**Task prompt**
Continue the news article about the Egyptian woman reported as forcibly disappeared, picking up after its last paragraph.

**Extract to read**
An Egyptian woman believed to have been forcibly disappeared by Egyptian authorities has appeared on state television following a damning report on disappearances in the country by the BBC.
An in-depth feature, "The Shadow Over Egypt", released by the BBC on Saturday, documented the story of 23-year-old Zubeida Ibrahim who was last seen by her family in April 2017 shortly before her wedding. Neighbours reported seeing Ibrahim forced into a police vehicle by armed and masked men when her brother went to the pharmacy one evening. Security officials had also inquired about her several times at her home prior to her abduction.
This was the second time Ibrahim had disappeared; she had previously gone missing for 28 days in 2016 and on her return, signs of electrocution and rape were found on her body. Ibrahim and her mother had also been imprisoned when they passed a protest in 2014; both had experienced torture in prison.
The report, which highlighted various disappearance cases across Egypt, has caused controversy in the country, with the government of President Abdel Fattah Al-Sisi dismissing the findings and calling for a retraction.
To prove that the report was mistaken, last night a woman claiming to be Zubeida Ibrahim appeared alongside Egyptian TV host Amr Adeeb on the "Kol Youm" show claiming that she had not been abducted, but had secretly married and eloped with another man, and was now living with her son in the Faisal neighbourhood of Cairo.

**Data extracts**
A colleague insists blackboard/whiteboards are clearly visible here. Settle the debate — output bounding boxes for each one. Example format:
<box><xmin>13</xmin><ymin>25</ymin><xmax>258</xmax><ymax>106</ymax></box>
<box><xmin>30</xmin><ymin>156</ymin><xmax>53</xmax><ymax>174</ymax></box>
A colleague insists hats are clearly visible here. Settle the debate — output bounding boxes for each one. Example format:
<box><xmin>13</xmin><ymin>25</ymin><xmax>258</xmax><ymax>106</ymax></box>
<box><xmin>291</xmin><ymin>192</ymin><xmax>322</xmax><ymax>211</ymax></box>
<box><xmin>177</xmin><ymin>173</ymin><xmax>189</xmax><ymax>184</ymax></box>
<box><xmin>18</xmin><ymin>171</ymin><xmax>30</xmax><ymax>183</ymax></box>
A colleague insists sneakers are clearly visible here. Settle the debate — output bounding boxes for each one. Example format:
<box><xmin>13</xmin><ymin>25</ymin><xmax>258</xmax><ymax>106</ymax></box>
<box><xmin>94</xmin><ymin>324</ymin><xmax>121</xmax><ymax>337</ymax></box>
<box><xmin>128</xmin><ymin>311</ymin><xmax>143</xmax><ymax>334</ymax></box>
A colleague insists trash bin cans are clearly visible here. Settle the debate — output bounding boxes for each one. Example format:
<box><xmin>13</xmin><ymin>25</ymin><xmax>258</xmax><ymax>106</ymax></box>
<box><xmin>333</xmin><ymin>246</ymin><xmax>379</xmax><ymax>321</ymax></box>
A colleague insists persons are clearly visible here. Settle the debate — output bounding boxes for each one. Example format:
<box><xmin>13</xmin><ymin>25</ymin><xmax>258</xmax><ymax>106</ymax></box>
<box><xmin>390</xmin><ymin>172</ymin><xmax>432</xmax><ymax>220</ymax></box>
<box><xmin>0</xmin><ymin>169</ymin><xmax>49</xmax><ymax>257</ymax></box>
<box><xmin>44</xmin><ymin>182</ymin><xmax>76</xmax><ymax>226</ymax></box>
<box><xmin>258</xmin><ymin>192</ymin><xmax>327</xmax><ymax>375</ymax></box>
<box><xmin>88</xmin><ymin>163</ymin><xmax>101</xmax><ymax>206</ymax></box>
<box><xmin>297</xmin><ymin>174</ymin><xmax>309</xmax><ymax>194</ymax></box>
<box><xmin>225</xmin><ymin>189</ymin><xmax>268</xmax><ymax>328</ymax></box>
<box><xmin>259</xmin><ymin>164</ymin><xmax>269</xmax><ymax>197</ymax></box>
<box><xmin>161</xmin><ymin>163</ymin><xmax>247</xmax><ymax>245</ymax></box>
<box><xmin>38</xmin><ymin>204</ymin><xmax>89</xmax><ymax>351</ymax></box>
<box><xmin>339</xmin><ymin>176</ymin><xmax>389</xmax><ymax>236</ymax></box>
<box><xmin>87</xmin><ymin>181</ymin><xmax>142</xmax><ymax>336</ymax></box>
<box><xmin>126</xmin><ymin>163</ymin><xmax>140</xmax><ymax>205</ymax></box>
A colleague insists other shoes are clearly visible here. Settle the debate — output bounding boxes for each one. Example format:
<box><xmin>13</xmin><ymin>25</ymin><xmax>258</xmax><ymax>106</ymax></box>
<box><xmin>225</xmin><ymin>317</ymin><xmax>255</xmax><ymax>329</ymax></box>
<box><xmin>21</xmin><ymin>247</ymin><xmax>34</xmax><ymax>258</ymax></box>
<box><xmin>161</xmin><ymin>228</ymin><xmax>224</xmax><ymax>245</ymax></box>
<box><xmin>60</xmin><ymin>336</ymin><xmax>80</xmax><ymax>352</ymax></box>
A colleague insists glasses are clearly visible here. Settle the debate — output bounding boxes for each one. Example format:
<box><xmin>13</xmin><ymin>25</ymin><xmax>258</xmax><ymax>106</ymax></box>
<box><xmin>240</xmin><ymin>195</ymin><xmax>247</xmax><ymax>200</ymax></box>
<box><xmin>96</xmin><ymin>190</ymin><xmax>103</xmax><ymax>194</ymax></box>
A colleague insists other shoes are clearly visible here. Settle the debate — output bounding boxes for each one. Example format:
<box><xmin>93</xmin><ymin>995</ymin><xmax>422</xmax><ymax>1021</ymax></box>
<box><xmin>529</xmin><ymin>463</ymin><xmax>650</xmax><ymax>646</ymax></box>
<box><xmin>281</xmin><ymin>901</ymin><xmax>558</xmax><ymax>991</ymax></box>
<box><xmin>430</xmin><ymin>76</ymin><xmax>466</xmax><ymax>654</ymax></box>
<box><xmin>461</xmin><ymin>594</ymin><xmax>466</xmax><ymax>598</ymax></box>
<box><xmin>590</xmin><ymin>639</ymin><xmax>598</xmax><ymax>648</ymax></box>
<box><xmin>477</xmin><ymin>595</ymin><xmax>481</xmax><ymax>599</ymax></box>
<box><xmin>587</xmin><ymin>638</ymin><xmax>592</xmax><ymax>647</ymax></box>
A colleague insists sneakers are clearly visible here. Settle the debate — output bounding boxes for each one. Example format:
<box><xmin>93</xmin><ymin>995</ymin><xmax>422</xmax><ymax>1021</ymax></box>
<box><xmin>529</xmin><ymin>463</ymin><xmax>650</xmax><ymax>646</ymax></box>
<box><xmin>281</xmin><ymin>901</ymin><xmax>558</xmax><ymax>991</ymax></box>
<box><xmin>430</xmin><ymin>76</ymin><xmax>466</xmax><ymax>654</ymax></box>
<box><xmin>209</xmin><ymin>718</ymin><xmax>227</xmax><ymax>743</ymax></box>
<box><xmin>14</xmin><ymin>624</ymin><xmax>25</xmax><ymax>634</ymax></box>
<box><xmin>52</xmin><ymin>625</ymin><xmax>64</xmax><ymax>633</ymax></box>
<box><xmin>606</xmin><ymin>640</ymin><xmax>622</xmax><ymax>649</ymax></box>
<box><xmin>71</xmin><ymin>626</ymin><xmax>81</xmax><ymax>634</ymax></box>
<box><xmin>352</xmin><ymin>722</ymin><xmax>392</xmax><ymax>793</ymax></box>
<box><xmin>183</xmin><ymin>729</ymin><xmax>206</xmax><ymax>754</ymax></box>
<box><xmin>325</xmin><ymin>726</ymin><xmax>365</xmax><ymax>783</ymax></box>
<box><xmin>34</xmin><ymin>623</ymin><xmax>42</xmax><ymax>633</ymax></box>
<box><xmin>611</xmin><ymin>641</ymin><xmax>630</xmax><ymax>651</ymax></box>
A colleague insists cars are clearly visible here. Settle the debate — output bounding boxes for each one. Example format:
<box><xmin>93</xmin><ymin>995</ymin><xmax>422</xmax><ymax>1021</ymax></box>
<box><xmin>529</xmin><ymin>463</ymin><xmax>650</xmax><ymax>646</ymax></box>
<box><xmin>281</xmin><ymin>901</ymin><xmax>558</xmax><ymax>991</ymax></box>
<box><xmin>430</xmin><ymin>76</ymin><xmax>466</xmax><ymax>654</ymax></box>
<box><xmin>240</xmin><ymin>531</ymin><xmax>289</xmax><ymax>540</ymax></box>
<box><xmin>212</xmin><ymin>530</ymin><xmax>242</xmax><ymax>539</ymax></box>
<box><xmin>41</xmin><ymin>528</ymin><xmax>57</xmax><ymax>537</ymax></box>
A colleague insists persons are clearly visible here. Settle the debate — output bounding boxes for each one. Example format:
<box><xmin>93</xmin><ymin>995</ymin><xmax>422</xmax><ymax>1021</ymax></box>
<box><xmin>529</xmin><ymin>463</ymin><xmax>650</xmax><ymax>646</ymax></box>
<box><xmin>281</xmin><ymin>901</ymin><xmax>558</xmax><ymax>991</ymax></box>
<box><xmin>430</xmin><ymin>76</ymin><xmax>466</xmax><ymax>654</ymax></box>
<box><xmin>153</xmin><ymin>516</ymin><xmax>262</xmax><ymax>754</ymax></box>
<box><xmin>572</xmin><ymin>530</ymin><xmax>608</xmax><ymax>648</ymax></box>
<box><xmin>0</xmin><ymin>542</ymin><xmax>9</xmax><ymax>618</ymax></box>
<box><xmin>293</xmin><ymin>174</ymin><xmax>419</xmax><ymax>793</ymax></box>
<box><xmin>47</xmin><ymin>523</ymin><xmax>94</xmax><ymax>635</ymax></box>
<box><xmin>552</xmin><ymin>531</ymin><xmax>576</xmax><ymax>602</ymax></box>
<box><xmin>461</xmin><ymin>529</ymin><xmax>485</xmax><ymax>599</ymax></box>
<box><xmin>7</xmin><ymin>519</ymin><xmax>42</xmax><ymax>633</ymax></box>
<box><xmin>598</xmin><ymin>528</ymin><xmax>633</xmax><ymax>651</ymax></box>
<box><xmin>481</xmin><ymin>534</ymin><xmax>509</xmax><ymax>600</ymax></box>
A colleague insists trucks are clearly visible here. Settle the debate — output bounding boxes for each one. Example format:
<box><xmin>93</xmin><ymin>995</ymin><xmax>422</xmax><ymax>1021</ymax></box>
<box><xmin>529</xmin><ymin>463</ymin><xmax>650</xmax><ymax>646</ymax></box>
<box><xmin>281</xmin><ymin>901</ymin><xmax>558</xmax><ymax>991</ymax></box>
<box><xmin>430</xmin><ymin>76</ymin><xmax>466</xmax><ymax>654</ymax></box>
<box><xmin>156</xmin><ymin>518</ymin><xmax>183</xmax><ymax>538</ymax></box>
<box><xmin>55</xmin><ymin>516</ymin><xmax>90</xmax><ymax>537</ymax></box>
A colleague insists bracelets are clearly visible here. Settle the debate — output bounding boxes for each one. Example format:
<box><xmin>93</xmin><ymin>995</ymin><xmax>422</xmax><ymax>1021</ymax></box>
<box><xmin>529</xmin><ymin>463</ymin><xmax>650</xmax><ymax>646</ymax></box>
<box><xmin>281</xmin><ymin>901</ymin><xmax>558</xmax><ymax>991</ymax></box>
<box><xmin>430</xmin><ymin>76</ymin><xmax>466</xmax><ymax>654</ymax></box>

**Result of the exercise**
Ibrahim denied that she had ever been forcibly disappeared in the past, and contradicted her mother's testimony of enduring torture during her imprisonment. Although her mother had stated that they had no connections to the banned Muslim Brotherhood organisation, Ibrahim alleged that they had previously been part of the group and taken part in protests, but chose to leave it later on.
Ibrahim gave no reason as to why she has not been in contact with her family for the past year, but stated that she wanted to reconnect now.
Following the interview, the State Information Service (SIS) released a second statement citing Ibrahim's testimony, demanding the BBC issue an apology for the report, calling it a "gross professional error" that resulted in "absolute falsification and fabrication".
"The appearance of citizen Zubeida, in the manner shown, and her talk in 'Kol Youm' (Everyday) TV show presented by a renowned anchor Amr Adib in a family atmosphere, entirely disproves the authenticity of the BBC's report on her enforced disappearance and torture," the statement read.
Egypt has regularly denied incidences of enforced disappearances, despite several NGOs pointing to the substantial evidence of state abductions. Last week, Amnesty International condemned the escalating "human rights crisis" in the country in its annual World Report. It specifically mentioned the disappearances of hundreds of people on unknown charges.